▸ **Selected text**:
## Begin

(Closed) Unequal Parenting HELP!

posted 7 years ago in Babies
Post # 3
Member
14186 posts
Honey Beekeeper
  • Wedding: June 2009

You just work opposite schedules and if you’re up that early, then it makes sense that is your “job”. Maybe you can have your husband start dinner at 8am or something so you can have more time in the evenings. What does he do on his off days?

You shouldn’t have to be his mom about it, but you should talk to him about dividing tasks more evenly and him helping you out.

Post # 5
Member
1927 posts
Buzzing bee

Why are you rushing to take the baby to day care by 7:30?  Since you have to be up much earlier it seems to me it would make a lot more sense for your husband to spend some time with the baby in the morning, and then bring her to day care before he goes to work.  I absolutely believe day care can be great and obviously necessary for families with two working parents.  But it seems to me it would be in the best interest of the child for her to be with her parents for as much of the day as possible.

## End

(Stored records)
## Begin

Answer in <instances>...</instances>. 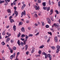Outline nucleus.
I'll list each match as a JSON object with an SVG mask.
<instances>
[{
  "label": "nucleus",
  "mask_w": 60,
  "mask_h": 60,
  "mask_svg": "<svg viewBox=\"0 0 60 60\" xmlns=\"http://www.w3.org/2000/svg\"><path fill=\"white\" fill-rule=\"evenodd\" d=\"M54 26H55V27L56 28H57L58 27V25H57V24L56 23H54V24H53L52 26V27H53Z\"/></svg>",
  "instance_id": "1"
},
{
  "label": "nucleus",
  "mask_w": 60,
  "mask_h": 60,
  "mask_svg": "<svg viewBox=\"0 0 60 60\" xmlns=\"http://www.w3.org/2000/svg\"><path fill=\"white\" fill-rule=\"evenodd\" d=\"M34 8H35L36 10H39L40 9V7L39 6H38V7H37V6L35 5Z\"/></svg>",
  "instance_id": "2"
},
{
  "label": "nucleus",
  "mask_w": 60,
  "mask_h": 60,
  "mask_svg": "<svg viewBox=\"0 0 60 60\" xmlns=\"http://www.w3.org/2000/svg\"><path fill=\"white\" fill-rule=\"evenodd\" d=\"M47 20L48 23H49V24H50V23H51V20L49 18H47Z\"/></svg>",
  "instance_id": "3"
},
{
  "label": "nucleus",
  "mask_w": 60,
  "mask_h": 60,
  "mask_svg": "<svg viewBox=\"0 0 60 60\" xmlns=\"http://www.w3.org/2000/svg\"><path fill=\"white\" fill-rule=\"evenodd\" d=\"M51 56V55L50 54H48L47 55V57L49 58V60H51L52 59L51 56Z\"/></svg>",
  "instance_id": "4"
},
{
  "label": "nucleus",
  "mask_w": 60,
  "mask_h": 60,
  "mask_svg": "<svg viewBox=\"0 0 60 60\" xmlns=\"http://www.w3.org/2000/svg\"><path fill=\"white\" fill-rule=\"evenodd\" d=\"M24 15H26V11H24L23 12H22L21 14V17H22Z\"/></svg>",
  "instance_id": "5"
},
{
  "label": "nucleus",
  "mask_w": 60,
  "mask_h": 60,
  "mask_svg": "<svg viewBox=\"0 0 60 60\" xmlns=\"http://www.w3.org/2000/svg\"><path fill=\"white\" fill-rule=\"evenodd\" d=\"M54 41L55 42H58V40H57V37H56L55 38Z\"/></svg>",
  "instance_id": "6"
},
{
  "label": "nucleus",
  "mask_w": 60,
  "mask_h": 60,
  "mask_svg": "<svg viewBox=\"0 0 60 60\" xmlns=\"http://www.w3.org/2000/svg\"><path fill=\"white\" fill-rule=\"evenodd\" d=\"M34 47H32V50L31 51L32 53H33L34 52Z\"/></svg>",
  "instance_id": "7"
},
{
  "label": "nucleus",
  "mask_w": 60,
  "mask_h": 60,
  "mask_svg": "<svg viewBox=\"0 0 60 60\" xmlns=\"http://www.w3.org/2000/svg\"><path fill=\"white\" fill-rule=\"evenodd\" d=\"M53 9H51L50 11V13L51 12V13L50 14V15H51L53 13Z\"/></svg>",
  "instance_id": "8"
},
{
  "label": "nucleus",
  "mask_w": 60,
  "mask_h": 60,
  "mask_svg": "<svg viewBox=\"0 0 60 60\" xmlns=\"http://www.w3.org/2000/svg\"><path fill=\"white\" fill-rule=\"evenodd\" d=\"M15 14L16 15V17L17 16V15H18V13L17 12V11H15Z\"/></svg>",
  "instance_id": "9"
},
{
  "label": "nucleus",
  "mask_w": 60,
  "mask_h": 60,
  "mask_svg": "<svg viewBox=\"0 0 60 60\" xmlns=\"http://www.w3.org/2000/svg\"><path fill=\"white\" fill-rule=\"evenodd\" d=\"M27 40V39H26V40L24 41V42H23V44L24 45H25L26 44V42Z\"/></svg>",
  "instance_id": "10"
},
{
  "label": "nucleus",
  "mask_w": 60,
  "mask_h": 60,
  "mask_svg": "<svg viewBox=\"0 0 60 60\" xmlns=\"http://www.w3.org/2000/svg\"><path fill=\"white\" fill-rule=\"evenodd\" d=\"M13 30H14V31H15L16 29V26L15 25H14L13 26Z\"/></svg>",
  "instance_id": "11"
},
{
  "label": "nucleus",
  "mask_w": 60,
  "mask_h": 60,
  "mask_svg": "<svg viewBox=\"0 0 60 60\" xmlns=\"http://www.w3.org/2000/svg\"><path fill=\"white\" fill-rule=\"evenodd\" d=\"M7 11L8 12V13H11V10L10 9H8Z\"/></svg>",
  "instance_id": "12"
},
{
  "label": "nucleus",
  "mask_w": 60,
  "mask_h": 60,
  "mask_svg": "<svg viewBox=\"0 0 60 60\" xmlns=\"http://www.w3.org/2000/svg\"><path fill=\"white\" fill-rule=\"evenodd\" d=\"M44 47V45H42L39 47V48L40 49H43Z\"/></svg>",
  "instance_id": "13"
},
{
  "label": "nucleus",
  "mask_w": 60,
  "mask_h": 60,
  "mask_svg": "<svg viewBox=\"0 0 60 60\" xmlns=\"http://www.w3.org/2000/svg\"><path fill=\"white\" fill-rule=\"evenodd\" d=\"M48 9V7H43V9L45 10H46V9Z\"/></svg>",
  "instance_id": "14"
},
{
  "label": "nucleus",
  "mask_w": 60,
  "mask_h": 60,
  "mask_svg": "<svg viewBox=\"0 0 60 60\" xmlns=\"http://www.w3.org/2000/svg\"><path fill=\"white\" fill-rule=\"evenodd\" d=\"M10 22L11 23H12V22H15V21L13 20V19H11L10 20Z\"/></svg>",
  "instance_id": "15"
},
{
  "label": "nucleus",
  "mask_w": 60,
  "mask_h": 60,
  "mask_svg": "<svg viewBox=\"0 0 60 60\" xmlns=\"http://www.w3.org/2000/svg\"><path fill=\"white\" fill-rule=\"evenodd\" d=\"M21 31L22 32H25V30H24V27H22L21 29Z\"/></svg>",
  "instance_id": "16"
},
{
  "label": "nucleus",
  "mask_w": 60,
  "mask_h": 60,
  "mask_svg": "<svg viewBox=\"0 0 60 60\" xmlns=\"http://www.w3.org/2000/svg\"><path fill=\"white\" fill-rule=\"evenodd\" d=\"M26 6V4H24L22 6V9L23 10L24 8Z\"/></svg>",
  "instance_id": "17"
},
{
  "label": "nucleus",
  "mask_w": 60,
  "mask_h": 60,
  "mask_svg": "<svg viewBox=\"0 0 60 60\" xmlns=\"http://www.w3.org/2000/svg\"><path fill=\"white\" fill-rule=\"evenodd\" d=\"M4 2V0L1 1V0H0V4H2V3H3Z\"/></svg>",
  "instance_id": "18"
},
{
  "label": "nucleus",
  "mask_w": 60,
  "mask_h": 60,
  "mask_svg": "<svg viewBox=\"0 0 60 60\" xmlns=\"http://www.w3.org/2000/svg\"><path fill=\"white\" fill-rule=\"evenodd\" d=\"M56 48L57 49H60V46L59 45H57L56 47Z\"/></svg>",
  "instance_id": "19"
},
{
  "label": "nucleus",
  "mask_w": 60,
  "mask_h": 60,
  "mask_svg": "<svg viewBox=\"0 0 60 60\" xmlns=\"http://www.w3.org/2000/svg\"><path fill=\"white\" fill-rule=\"evenodd\" d=\"M51 39V37H49L48 39L47 40V42H49L50 41V39Z\"/></svg>",
  "instance_id": "20"
},
{
  "label": "nucleus",
  "mask_w": 60,
  "mask_h": 60,
  "mask_svg": "<svg viewBox=\"0 0 60 60\" xmlns=\"http://www.w3.org/2000/svg\"><path fill=\"white\" fill-rule=\"evenodd\" d=\"M17 43L19 45V46H20V41L19 40L18 41Z\"/></svg>",
  "instance_id": "21"
},
{
  "label": "nucleus",
  "mask_w": 60,
  "mask_h": 60,
  "mask_svg": "<svg viewBox=\"0 0 60 60\" xmlns=\"http://www.w3.org/2000/svg\"><path fill=\"white\" fill-rule=\"evenodd\" d=\"M20 53L19 52H18L17 53V56H16V58H17V57H18V56L19 55V54Z\"/></svg>",
  "instance_id": "22"
},
{
  "label": "nucleus",
  "mask_w": 60,
  "mask_h": 60,
  "mask_svg": "<svg viewBox=\"0 0 60 60\" xmlns=\"http://www.w3.org/2000/svg\"><path fill=\"white\" fill-rule=\"evenodd\" d=\"M34 17L35 18H37L38 17V15H37V14H35L34 15Z\"/></svg>",
  "instance_id": "23"
},
{
  "label": "nucleus",
  "mask_w": 60,
  "mask_h": 60,
  "mask_svg": "<svg viewBox=\"0 0 60 60\" xmlns=\"http://www.w3.org/2000/svg\"><path fill=\"white\" fill-rule=\"evenodd\" d=\"M7 35H8V37H9V36H11V34H10L8 32H7Z\"/></svg>",
  "instance_id": "24"
},
{
  "label": "nucleus",
  "mask_w": 60,
  "mask_h": 60,
  "mask_svg": "<svg viewBox=\"0 0 60 60\" xmlns=\"http://www.w3.org/2000/svg\"><path fill=\"white\" fill-rule=\"evenodd\" d=\"M26 37H25V40L26 39H28V37H29V36H28L27 35H26Z\"/></svg>",
  "instance_id": "25"
},
{
  "label": "nucleus",
  "mask_w": 60,
  "mask_h": 60,
  "mask_svg": "<svg viewBox=\"0 0 60 60\" xmlns=\"http://www.w3.org/2000/svg\"><path fill=\"white\" fill-rule=\"evenodd\" d=\"M51 48L52 49H56V48L55 47H54V46H52L51 47Z\"/></svg>",
  "instance_id": "26"
},
{
  "label": "nucleus",
  "mask_w": 60,
  "mask_h": 60,
  "mask_svg": "<svg viewBox=\"0 0 60 60\" xmlns=\"http://www.w3.org/2000/svg\"><path fill=\"white\" fill-rule=\"evenodd\" d=\"M38 53L39 54V55H40V54H41V50H39Z\"/></svg>",
  "instance_id": "27"
},
{
  "label": "nucleus",
  "mask_w": 60,
  "mask_h": 60,
  "mask_svg": "<svg viewBox=\"0 0 60 60\" xmlns=\"http://www.w3.org/2000/svg\"><path fill=\"white\" fill-rule=\"evenodd\" d=\"M28 47V45H26L25 46V49L26 50H27V48Z\"/></svg>",
  "instance_id": "28"
},
{
  "label": "nucleus",
  "mask_w": 60,
  "mask_h": 60,
  "mask_svg": "<svg viewBox=\"0 0 60 60\" xmlns=\"http://www.w3.org/2000/svg\"><path fill=\"white\" fill-rule=\"evenodd\" d=\"M42 55H45H45H46L47 54H46L45 52H42Z\"/></svg>",
  "instance_id": "29"
},
{
  "label": "nucleus",
  "mask_w": 60,
  "mask_h": 60,
  "mask_svg": "<svg viewBox=\"0 0 60 60\" xmlns=\"http://www.w3.org/2000/svg\"><path fill=\"white\" fill-rule=\"evenodd\" d=\"M13 55H12L10 56V58L11 59H12L13 58Z\"/></svg>",
  "instance_id": "30"
},
{
  "label": "nucleus",
  "mask_w": 60,
  "mask_h": 60,
  "mask_svg": "<svg viewBox=\"0 0 60 60\" xmlns=\"http://www.w3.org/2000/svg\"><path fill=\"white\" fill-rule=\"evenodd\" d=\"M42 4L43 6H46V3L45 2H44Z\"/></svg>",
  "instance_id": "31"
},
{
  "label": "nucleus",
  "mask_w": 60,
  "mask_h": 60,
  "mask_svg": "<svg viewBox=\"0 0 60 60\" xmlns=\"http://www.w3.org/2000/svg\"><path fill=\"white\" fill-rule=\"evenodd\" d=\"M13 5H16V2L14 1L13 3Z\"/></svg>",
  "instance_id": "32"
},
{
  "label": "nucleus",
  "mask_w": 60,
  "mask_h": 60,
  "mask_svg": "<svg viewBox=\"0 0 60 60\" xmlns=\"http://www.w3.org/2000/svg\"><path fill=\"white\" fill-rule=\"evenodd\" d=\"M27 15L29 19L30 18V14L28 13L27 14Z\"/></svg>",
  "instance_id": "33"
},
{
  "label": "nucleus",
  "mask_w": 60,
  "mask_h": 60,
  "mask_svg": "<svg viewBox=\"0 0 60 60\" xmlns=\"http://www.w3.org/2000/svg\"><path fill=\"white\" fill-rule=\"evenodd\" d=\"M13 49H14V50H15L16 49V47H14L13 48Z\"/></svg>",
  "instance_id": "34"
},
{
  "label": "nucleus",
  "mask_w": 60,
  "mask_h": 60,
  "mask_svg": "<svg viewBox=\"0 0 60 60\" xmlns=\"http://www.w3.org/2000/svg\"><path fill=\"white\" fill-rule=\"evenodd\" d=\"M26 35L24 34H22L21 36V37L22 38H23V37H24Z\"/></svg>",
  "instance_id": "35"
},
{
  "label": "nucleus",
  "mask_w": 60,
  "mask_h": 60,
  "mask_svg": "<svg viewBox=\"0 0 60 60\" xmlns=\"http://www.w3.org/2000/svg\"><path fill=\"white\" fill-rule=\"evenodd\" d=\"M20 36V33H19V34L18 35V37H19Z\"/></svg>",
  "instance_id": "36"
},
{
  "label": "nucleus",
  "mask_w": 60,
  "mask_h": 60,
  "mask_svg": "<svg viewBox=\"0 0 60 60\" xmlns=\"http://www.w3.org/2000/svg\"><path fill=\"white\" fill-rule=\"evenodd\" d=\"M23 24V22H20L19 23V25H21Z\"/></svg>",
  "instance_id": "37"
},
{
  "label": "nucleus",
  "mask_w": 60,
  "mask_h": 60,
  "mask_svg": "<svg viewBox=\"0 0 60 60\" xmlns=\"http://www.w3.org/2000/svg\"><path fill=\"white\" fill-rule=\"evenodd\" d=\"M60 49H57L56 50V53H58V52H59V51Z\"/></svg>",
  "instance_id": "38"
},
{
  "label": "nucleus",
  "mask_w": 60,
  "mask_h": 60,
  "mask_svg": "<svg viewBox=\"0 0 60 60\" xmlns=\"http://www.w3.org/2000/svg\"><path fill=\"white\" fill-rule=\"evenodd\" d=\"M5 31H4L2 33V34L3 35H5Z\"/></svg>",
  "instance_id": "39"
},
{
  "label": "nucleus",
  "mask_w": 60,
  "mask_h": 60,
  "mask_svg": "<svg viewBox=\"0 0 60 60\" xmlns=\"http://www.w3.org/2000/svg\"><path fill=\"white\" fill-rule=\"evenodd\" d=\"M1 44L2 45H5V43H4V42H3Z\"/></svg>",
  "instance_id": "40"
},
{
  "label": "nucleus",
  "mask_w": 60,
  "mask_h": 60,
  "mask_svg": "<svg viewBox=\"0 0 60 60\" xmlns=\"http://www.w3.org/2000/svg\"><path fill=\"white\" fill-rule=\"evenodd\" d=\"M41 23H42V25L43 26H44L45 25V23H44V22H41Z\"/></svg>",
  "instance_id": "41"
},
{
  "label": "nucleus",
  "mask_w": 60,
  "mask_h": 60,
  "mask_svg": "<svg viewBox=\"0 0 60 60\" xmlns=\"http://www.w3.org/2000/svg\"><path fill=\"white\" fill-rule=\"evenodd\" d=\"M56 13L57 14H59V12H58V11L57 10H56Z\"/></svg>",
  "instance_id": "42"
},
{
  "label": "nucleus",
  "mask_w": 60,
  "mask_h": 60,
  "mask_svg": "<svg viewBox=\"0 0 60 60\" xmlns=\"http://www.w3.org/2000/svg\"><path fill=\"white\" fill-rule=\"evenodd\" d=\"M33 36V35L32 34H30L29 35V37H30V36H31V37H32Z\"/></svg>",
  "instance_id": "43"
},
{
  "label": "nucleus",
  "mask_w": 60,
  "mask_h": 60,
  "mask_svg": "<svg viewBox=\"0 0 60 60\" xmlns=\"http://www.w3.org/2000/svg\"><path fill=\"white\" fill-rule=\"evenodd\" d=\"M47 11H49V10H50V7H48V8H47Z\"/></svg>",
  "instance_id": "44"
},
{
  "label": "nucleus",
  "mask_w": 60,
  "mask_h": 60,
  "mask_svg": "<svg viewBox=\"0 0 60 60\" xmlns=\"http://www.w3.org/2000/svg\"><path fill=\"white\" fill-rule=\"evenodd\" d=\"M48 33L49 34H50L51 35H52V33H51V32H48Z\"/></svg>",
  "instance_id": "45"
},
{
  "label": "nucleus",
  "mask_w": 60,
  "mask_h": 60,
  "mask_svg": "<svg viewBox=\"0 0 60 60\" xmlns=\"http://www.w3.org/2000/svg\"><path fill=\"white\" fill-rule=\"evenodd\" d=\"M38 2L39 3H41V0H38Z\"/></svg>",
  "instance_id": "46"
},
{
  "label": "nucleus",
  "mask_w": 60,
  "mask_h": 60,
  "mask_svg": "<svg viewBox=\"0 0 60 60\" xmlns=\"http://www.w3.org/2000/svg\"><path fill=\"white\" fill-rule=\"evenodd\" d=\"M4 4L5 5H7L8 4V3L7 2H6Z\"/></svg>",
  "instance_id": "47"
},
{
  "label": "nucleus",
  "mask_w": 60,
  "mask_h": 60,
  "mask_svg": "<svg viewBox=\"0 0 60 60\" xmlns=\"http://www.w3.org/2000/svg\"><path fill=\"white\" fill-rule=\"evenodd\" d=\"M58 6L60 7V2H59L58 3Z\"/></svg>",
  "instance_id": "48"
},
{
  "label": "nucleus",
  "mask_w": 60,
  "mask_h": 60,
  "mask_svg": "<svg viewBox=\"0 0 60 60\" xmlns=\"http://www.w3.org/2000/svg\"><path fill=\"white\" fill-rule=\"evenodd\" d=\"M12 18V16H11L9 17V20H10V19H11Z\"/></svg>",
  "instance_id": "49"
},
{
  "label": "nucleus",
  "mask_w": 60,
  "mask_h": 60,
  "mask_svg": "<svg viewBox=\"0 0 60 60\" xmlns=\"http://www.w3.org/2000/svg\"><path fill=\"white\" fill-rule=\"evenodd\" d=\"M49 5H51V2H50V1L49 0Z\"/></svg>",
  "instance_id": "50"
},
{
  "label": "nucleus",
  "mask_w": 60,
  "mask_h": 60,
  "mask_svg": "<svg viewBox=\"0 0 60 60\" xmlns=\"http://www.w3.org/2000/svg\"><path fill=\"white\" fill-rule=\"evenodd\" d=\"M29 52L27 51L26 52V55H28L29 54Z\"/></svg>",
  "instance_id": "51"
},
{
  "label": "nucleus",
  "mask_w": 60,
  "mask_h": 60,
  "mask_svg": "<svg viewBox=\"0 0 60 60\" xmlns=\"http://www.w3.org/2000/svg\"><path fill=\"white\" fill-rule=\"evenodd\" d=\"M21 40H22V41H24V40H25V39L21 38Z\"/></svg>",
  "instance_id": "52"
},
{
  "label": "nucleus",
  "mask_w": 60,
  "mask_h": 60,
  "mask_svg": "<svg viewBox=\"0 0 60 60\" xmlns=\"http://www.w3.org/2000/svg\"><path fill=\"white\" fill-rule=\"evenodd\" d=\"M10 38H7V42H8V41H10Z\"/></svg>",
  "instance_id": "53"
},
{
  "label": "nucleus",
  "mask_w": 60,
  "mask_h": 60,
  "mask_svg": "<svg viewBox=\"0 0 60 60\" xmlns=\"http://www.w3.org/2000/svg\"><path fill=\"white\" fill-rule=\"evenodd\" d=\"M5 2H9L10 1V0H5Z\"/></svg>",
  "instance_id": "54"
},
{
  "label": "nucleus",
  "mask_w": 60,
  "mask_h": 60,
  "mask_svg": "<svg viewBox=\"0 0 60 60\" xmlns=\"http://www.w3.org/2000/svg\"><path fill=\"white\" fill-rule=\"evenodd\" d=\"M47 57H48V56H47V54H46L45 55V58L46 59L47 58Z\"/></svg>",
  "instance_id": "55"
},
{
  "label": "nucleus",
  "mask_w": 60,
  "mask_h": 60,
  "mask_svg": "<svg viewBox=\"0 0 60 60\" xmlns=\"http://www.w3.org/2000/svg\"><path fill=\"white\" fill-rule=\"evenodd\" d=\"M24 45V43H23V42H22L21 43V46H23Z\"/></svg>",
  "instance_id": "56"
},
{
  "label": "nucleus",
  "mask_w": 60,
  "mask_h": 60,
  "mask_svg": "<svg viewBox=\"0 0 60 60\" xmlns=\"http://www.w3.org/2000/svg\"><path fill=\"white\" fill-rule=\"evenodd\" d=\"M14 8L15 10H17V8L16 7H14Z\"/></svg>",
  "instance_id": "57"
},
{
  "label": "nucleus",
  "mask_w": 60,
  "mask_h": 60,
  "mask_svg": "<svg viewBox=\"0 0 60 60\" xmlns=\"http://www.w3.org/2000/svg\"><path fill=\"white\" fill-rule=\"evenodd\" d=\"M46 28H49V26L48 25H46Z\"/></svg>",
  "instance_id": "58"
},
{
  "label": "nucleus",
  "mask_w": 60,
  "mask_h": 60,
  "mask_svg": "<svg viewBox=\"0 0 60 60\" xmlns=\"http://www.w3.org/2000/svg\"><path fill=\"white\" fill-rule=\"evenodd\" d=\"M39 34V32H38V33H37L35 35L36 36H37V35H38V34Z\"/></svg>",
  "instance_id": "59"
},
{
  "label": "nucleus",
  "mask_w": 60,
  "mask_h": 60,
  "mask_svg": "<svg viewBox=\"0 0 60 60\" xmlns=\"http://www.w3.org/2000/svg\"><path fill=\"white\" fill-rule=\"evenodd\" d=\"M50 19H51L52 21H54V19L52 18V17H50Z\"/></svg>",
  "instance_id": "60"
},
{
  "label": "nucleus",
  "mask_w": 60,
  "mask_h": 60,
  "mask_svg": "<svg viewBox=\"0 0 60 60\" xmlns=\"http://www.w3.org/2000/svg\"><path fill=\"white\" fill-rule=\"evenodd\" d=\"M34 25L35 26H38V24L36 23H35Z\"/></svg>",
  "instance_id": "61"
},
{
  "label": "nucleus",
  "mask_w": 60,
  "mask_h": 60,
  "mask_svg": "<svg viewBox=\"0 0 60 60\" xmlns=\"http://www.w3.org/2000/svg\"><path fill=\"white\" fill-rule=\"evenodd\" d=\"M10 52H11V53H12V52H13V50H10Z\"/></svg>",
  "instance_id": "62"
},
{
  "label": "nucleus",
  "mask_w": 60,
  "mask_h": 60,
  "mask_svg": "<svg viewBox=\"0 0 60 60\" xmlns=\"http://www.w3.org/2000/svg\"><path fill=\"white\" fill-rule=\"evenodd\" d=\"M45 39H47V38H48V37H47V36H46L45 37Z\"/></svg>",
  "instance_id": "63"
},
{
  "label": "nucleus",
  "mask_w": 60,
  "mask_h": 60,
  "mask_svg": "<svg viewBox=\"0 0 60 60\" xmlns=\"http://www.w3.org/2000/svg\"><path fill=\"white\" fill-rule=\"evenodd\" d=\"M28 29H29V30H31V28L30 27H28Z\"/></svg>",
  "instance_id": "64"
}]
</instances>
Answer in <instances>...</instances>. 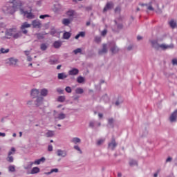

## End

▸ **Brief 1**: In the forum thread, why does Post # 5 suggest that the husband take the baby to day care? Answer in one to three sentences.
▸ **Brief 2**: Reproduce the part of the forum thread that begins at the words "You shouldn’t have" and stops after "day as possible.".

▸ **Finished answer 1**: The person being advised has to be up much earlier, so the poster thinks it makes more sense for the husband to spend some time with the baby in the morning and then bring her to day care before he goes to work. The poster also believes it is in the child's best interest to be with her parents for as much of the day as possible.

▸ **Finished answer 2**:
You shouldn’t have to be his mom about it, but you should talk to him about dividing tasks more evenly and him helping you out.

Post # 5
Member
1927 posts
Buzzing bee

Why are you rushing to take the baby to day care by 7:30?  Since you have to be up much earlier it seems to me it would make a lot more sense for your husband to spend some time with the baby in the morning, and then bring her to day care before he goes to work.  I absolutely believe day care can be great and obviously necessary for families with two working parents.  But it seems to me it would be in the best interest of the child for her to be with her parents for as much of the day as possible.